Scene by scene, chapter by chapter, and ultimately from beginning to end, Foolputs a reader in the attitude of waiting for the other shoe to drop. When Barnaby feels large, we wait for the next pie to hit him in the face; when Barnaby despairs, we wait for another phone call to save him. And so, just when Barnaby has promised Ada that he has forsworn his old life of fluffing and will remain with her in Oklahoma, temptation comes knocking. Having been drawn east by yet another pissant dragon to slay, Barnaby finds himself privy to some cryptic comments about the stock market dropped by the arriviste head of the Tennis Association. Barnaby correctly interprets these comments and predicts a crash. Word gets around Wall Street that Barnaby Griswold is back, and it appears that Barnaby’s character, his foolishness, will get the best of him and that he will turn his back on Ada.

But Dillen, after putting his hero through his paces, after bloodying him up and repeatedly reducing him to tears, lets Barnaby off with a wink and a nod. He gives Barnaby a trickster’s metaphysical triumph. Barnaby does go back to Ada, but he does so because it is the most foolish thing he can do at the moment the decision is made. Even when Barnaby does the right thing, he does it as a beau geste, as if he were back at La Côte buying drinks for the house. When, after some hesitation, he tells a cabbie to take him to La Guardia Airport (and thus back to Ada) rather than to an old running buddy on the Street, there’s nothing beyond the fact that the decision occurs on the last page of the book to convince us that this is not merely one more expansive gesture in his fool’s repertoire. Like everything else about Barnaby, the moment is earnest, but not serious.

Ultimately, the novel is a little too punch drunk with its own humor, and ultimately Barnaby learns too little of the world and of himself. Fool hovers, at all times, a few inches above the ground of real life, real pain, real despair (and real triumph, for that matter).

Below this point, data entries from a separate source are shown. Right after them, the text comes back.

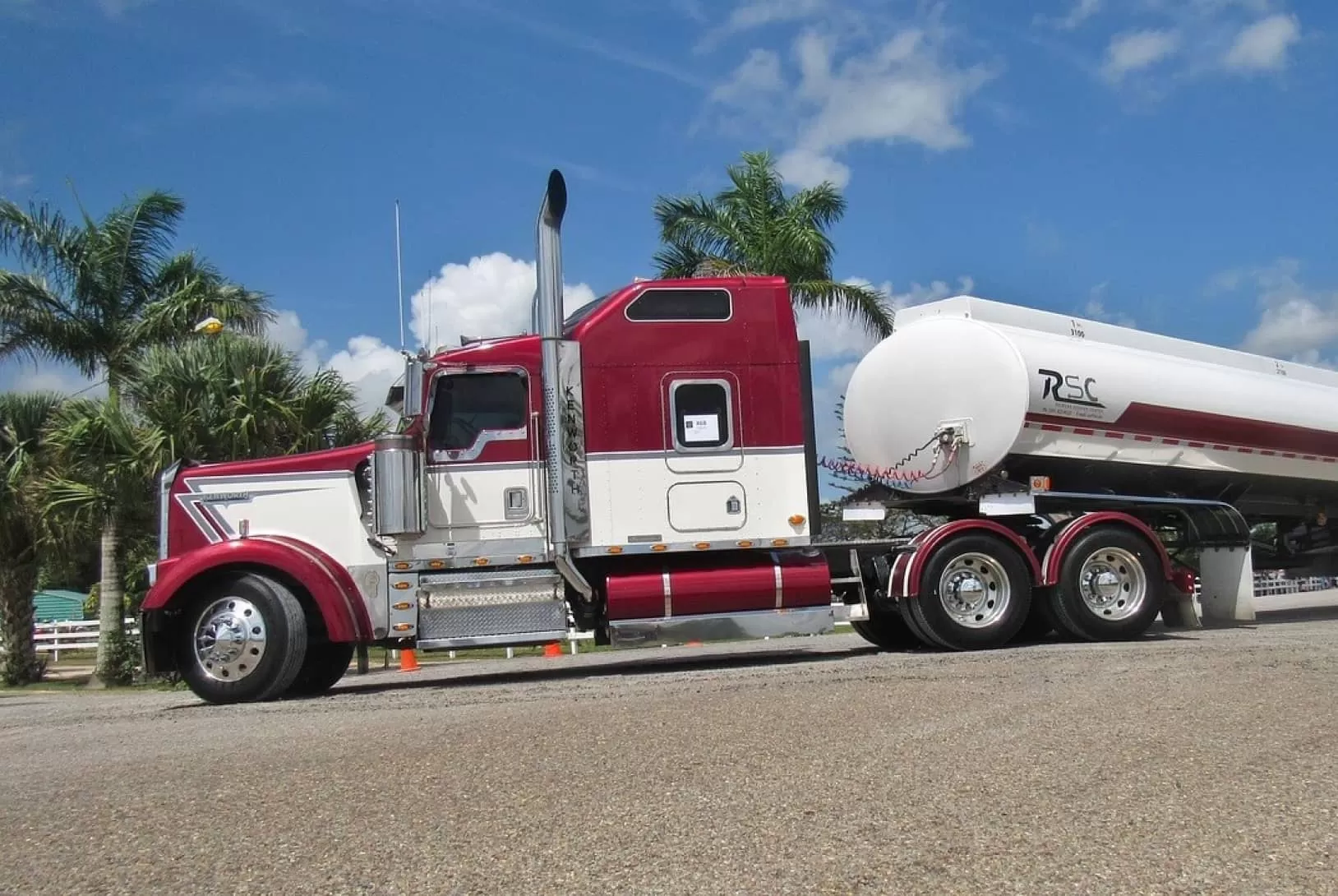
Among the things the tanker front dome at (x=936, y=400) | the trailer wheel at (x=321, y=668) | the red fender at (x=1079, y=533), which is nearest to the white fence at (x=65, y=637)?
the trailer wheel at (x=321, y=668)

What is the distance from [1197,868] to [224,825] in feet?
11.4

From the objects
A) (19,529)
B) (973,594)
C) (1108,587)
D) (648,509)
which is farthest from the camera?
(19,529)

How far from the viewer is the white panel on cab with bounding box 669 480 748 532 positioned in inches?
404

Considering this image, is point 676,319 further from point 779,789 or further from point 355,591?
point 779,789

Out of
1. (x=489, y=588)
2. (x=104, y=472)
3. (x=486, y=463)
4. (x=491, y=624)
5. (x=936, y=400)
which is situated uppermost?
(x=104, y=472)

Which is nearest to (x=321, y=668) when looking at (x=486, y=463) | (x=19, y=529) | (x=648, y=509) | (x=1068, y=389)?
(x=486, y=463)

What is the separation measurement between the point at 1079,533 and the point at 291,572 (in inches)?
273

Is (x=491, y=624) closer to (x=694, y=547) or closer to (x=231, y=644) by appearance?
(x=694, y=547)

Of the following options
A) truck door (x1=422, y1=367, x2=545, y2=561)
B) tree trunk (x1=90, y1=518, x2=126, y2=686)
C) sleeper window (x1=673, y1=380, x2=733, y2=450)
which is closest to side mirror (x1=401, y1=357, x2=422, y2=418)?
truck door (x1=422, y1=367, x2=545, y2=561)

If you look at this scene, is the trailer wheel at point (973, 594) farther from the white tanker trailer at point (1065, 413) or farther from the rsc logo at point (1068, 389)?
the rsc logo at point (1068, 389)

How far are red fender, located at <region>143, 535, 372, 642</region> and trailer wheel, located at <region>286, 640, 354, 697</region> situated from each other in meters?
0.44

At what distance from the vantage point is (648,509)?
10242 mm

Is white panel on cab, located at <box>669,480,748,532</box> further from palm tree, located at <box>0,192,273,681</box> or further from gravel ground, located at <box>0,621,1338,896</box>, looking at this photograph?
palm tree, located at <box>0,192,273,681</box>

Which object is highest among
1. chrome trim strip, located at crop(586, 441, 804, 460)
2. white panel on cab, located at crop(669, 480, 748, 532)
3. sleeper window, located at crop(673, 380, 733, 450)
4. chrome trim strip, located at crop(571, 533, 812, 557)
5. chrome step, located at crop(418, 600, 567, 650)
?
sleeper window, located at crop(673, 380, 733, 450)
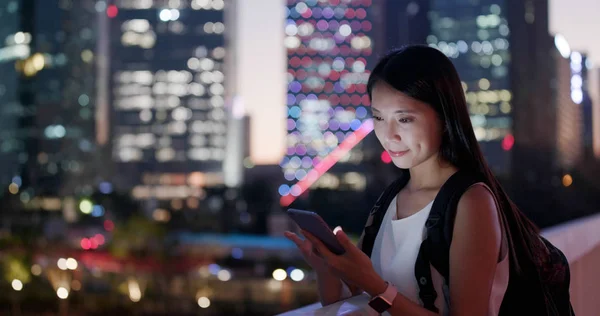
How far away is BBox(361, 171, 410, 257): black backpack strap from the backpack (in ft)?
0.68

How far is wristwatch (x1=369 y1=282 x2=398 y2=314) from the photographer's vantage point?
1106 mm

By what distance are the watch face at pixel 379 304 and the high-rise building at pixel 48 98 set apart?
53.2m

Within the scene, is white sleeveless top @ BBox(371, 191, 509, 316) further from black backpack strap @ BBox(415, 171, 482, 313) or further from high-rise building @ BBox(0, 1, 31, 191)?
high-rise building @ BBox(0, 1, 31, 191)

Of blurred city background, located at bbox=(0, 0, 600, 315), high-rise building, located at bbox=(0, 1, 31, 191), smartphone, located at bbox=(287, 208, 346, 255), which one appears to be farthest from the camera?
high-rise building, located at bbox=(0, 1, 31, 191)

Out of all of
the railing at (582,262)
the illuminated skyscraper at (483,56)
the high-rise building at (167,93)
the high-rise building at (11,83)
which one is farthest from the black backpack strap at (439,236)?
the high-rise building at (167,93)

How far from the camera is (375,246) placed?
53.2 inches

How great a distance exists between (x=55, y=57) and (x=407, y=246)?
57619 mm

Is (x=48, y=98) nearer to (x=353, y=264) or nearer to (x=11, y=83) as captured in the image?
(x=11, y=83)

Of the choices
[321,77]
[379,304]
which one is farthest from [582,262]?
[321,77]

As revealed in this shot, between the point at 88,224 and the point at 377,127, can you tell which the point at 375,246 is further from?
the point at 88,224

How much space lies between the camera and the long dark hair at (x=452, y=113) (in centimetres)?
119

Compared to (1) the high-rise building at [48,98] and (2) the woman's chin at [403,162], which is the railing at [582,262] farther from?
(1) the high-rise building at [48,98]

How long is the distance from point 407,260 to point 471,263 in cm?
16

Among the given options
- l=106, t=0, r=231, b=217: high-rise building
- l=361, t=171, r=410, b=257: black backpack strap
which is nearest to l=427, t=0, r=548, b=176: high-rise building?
l=361, t=171, r=410, b=257: black backpack strap
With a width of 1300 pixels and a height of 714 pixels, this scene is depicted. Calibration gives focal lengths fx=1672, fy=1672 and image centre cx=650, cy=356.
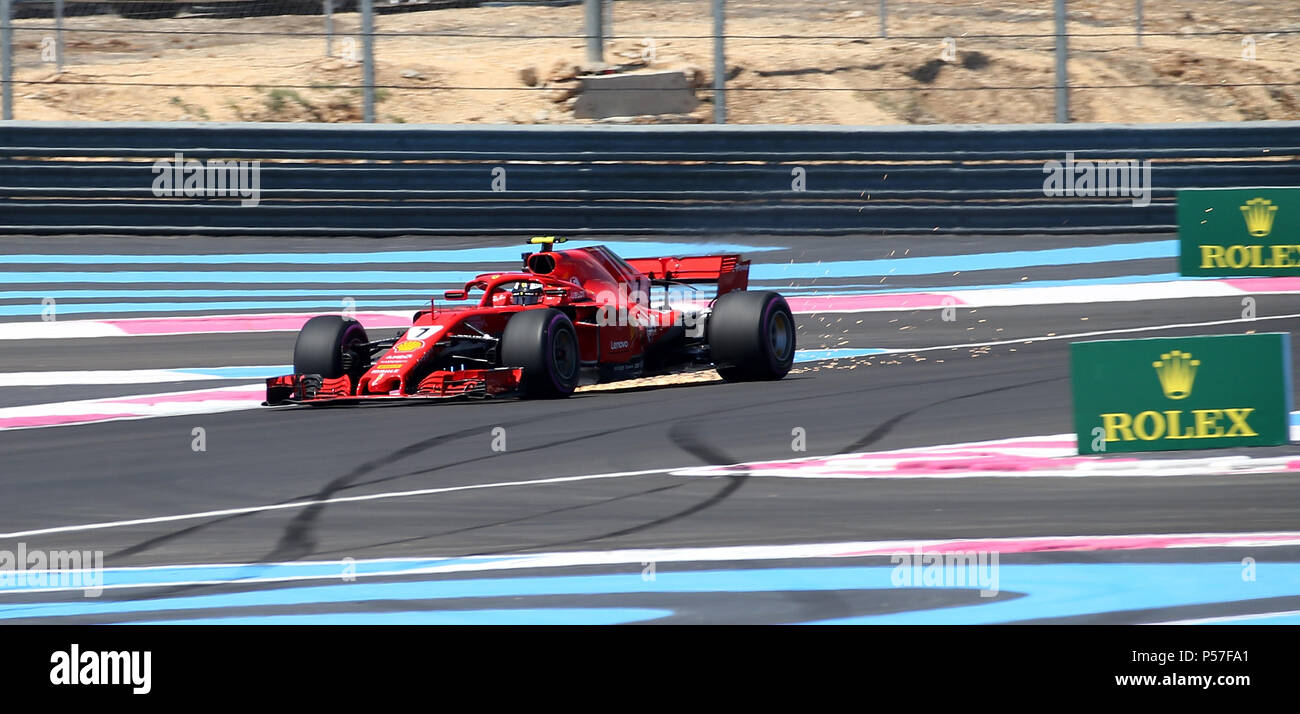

Which begs the question of how much seriousness we should ask of a comic novel. Dillen is an agile stylist who, by the adept placement of a simple comma, can wring an unexpected laugh from a sentence. He also has a gift for outrageous similes (the lips of a horse eating a carrot are likened to those of "a retired trumpet player at a martini"; Marian has "freckles like pale war paint on an Episcopal savage"). In comedy, isn’t all well that ends well, and shouldn’t that be enough if the laughs come thick and fast and the language zips? Theoretically, yes. But Dillen flirts with pathos, and with real feeling, just enough to raise a reader’s expectations. Fool is certainly not the work of a fluffmeister. It is the work of a very talented comic novelist who has clearly found his voice, but has not yet tested its range.